Household Survey Weighting
The IFLS Household Survey was designed to support a range of analyses based on a smaller, but richly detailed micro-level database covering a wide array of demographic, economic, and health outcomes. The survey was not envisioned as a database to produce national-level or provincial-level estimates of demographic or economic variables. (Other Indonesian surveys such as the SUSENAS are better suited for this purpose.) The public use file does include a series of household and individual analytic weights so that analysts can adjust, when appropriate, for the IFLS household and within-household sampling procedures. The weights are discussed further in The 1993 Indonesian Family Life Survey: Appendix C, Household Codebook (DRU-1195/4-NICHD/AID).
The household weights are designed to correct for the over-sampling of urban EAs and EAs in smaller provinces discussed above and summarized in Table 2.1 (Overview and Field Report), as well as the differential sampling rates in urban and rural EAs. When the household weights are applied to the IFLS household sample, the resulting weighted distribution will reflect the 1993 distribution of households by urban and rural status within each of the 13 Indonesian provinces covered by the IFLS. The 1993 distribution of households by province and urban/rural status was generated from 1993 projected population counts provided by BPS and from average household sizes computed from the 1993 SUSENAS. BPS projected population counts were divided by average household sizes to get an estimate of the number of households in 1993 in each province/urban–rural strata.
The public use file contains three types of individual weights: respondent weights, roster weights, and anthropometry weights.
Respondent weights. The respondent weights are designed to adjust for the within household sampling scheme used to select respondents for detailed interview. From the household roster, the number of household members eligible to be a Book III, IV or V respondent within each household was determined based on the intra-household sampling rules discussed above. Sampling probabilities were then computed for individuals in each of four sampling groups:
1) household heads and their spouse;
2) among remaining members, individuals age 50 or over and their spouse;
3) among remaining members, individuals age 15-49 and their spouse;
4) children of household head/spouse age 0-14 (includes fostered children).

- [AIM OF THE EXERCISE]
Please answer these questions from the weighting passage:
(a) Which other Indonesian survey is named as better suited for national-level or provincial-level estimates?
(b) How many Indonesian provinces does the IFLS cover?
(c) What three types of individual weights does the public use file contain?
The listing is separate material with no tie to the weighting passage.

- [DATASET]
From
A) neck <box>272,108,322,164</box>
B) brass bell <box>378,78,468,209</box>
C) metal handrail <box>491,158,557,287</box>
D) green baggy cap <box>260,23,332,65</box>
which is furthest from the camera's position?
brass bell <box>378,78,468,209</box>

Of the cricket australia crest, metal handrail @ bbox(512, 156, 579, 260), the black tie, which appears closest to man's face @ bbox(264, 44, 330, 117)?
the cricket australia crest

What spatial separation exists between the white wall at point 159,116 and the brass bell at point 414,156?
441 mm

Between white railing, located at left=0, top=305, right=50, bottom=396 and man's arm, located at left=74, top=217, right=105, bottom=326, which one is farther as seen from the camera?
...
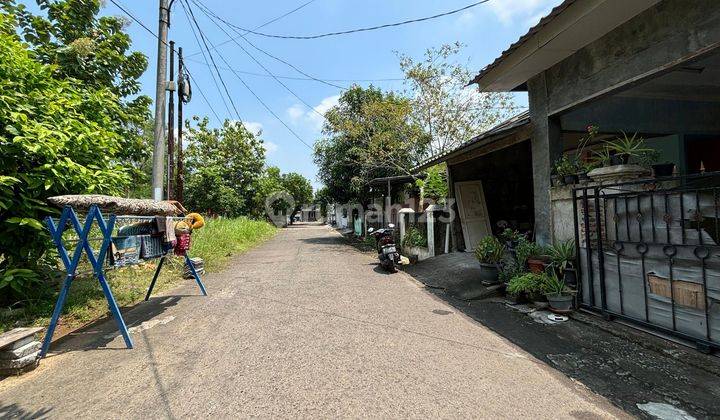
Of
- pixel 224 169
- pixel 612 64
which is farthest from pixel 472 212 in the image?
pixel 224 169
==
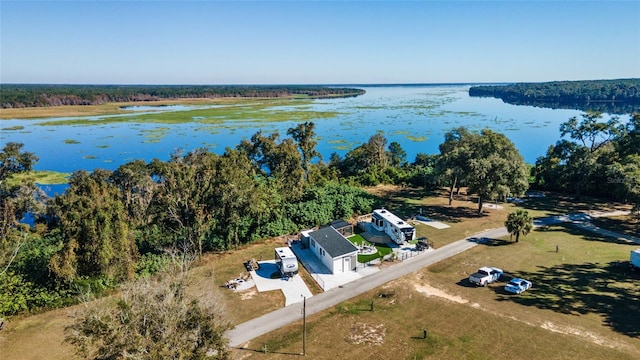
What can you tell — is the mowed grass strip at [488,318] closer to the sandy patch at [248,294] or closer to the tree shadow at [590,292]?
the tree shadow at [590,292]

- [SOLUTION FOR THIS PROBLEM]
(a) The SUSENAS
(b) 13
(c) Respondent weights, roster weights, and anthropometry weights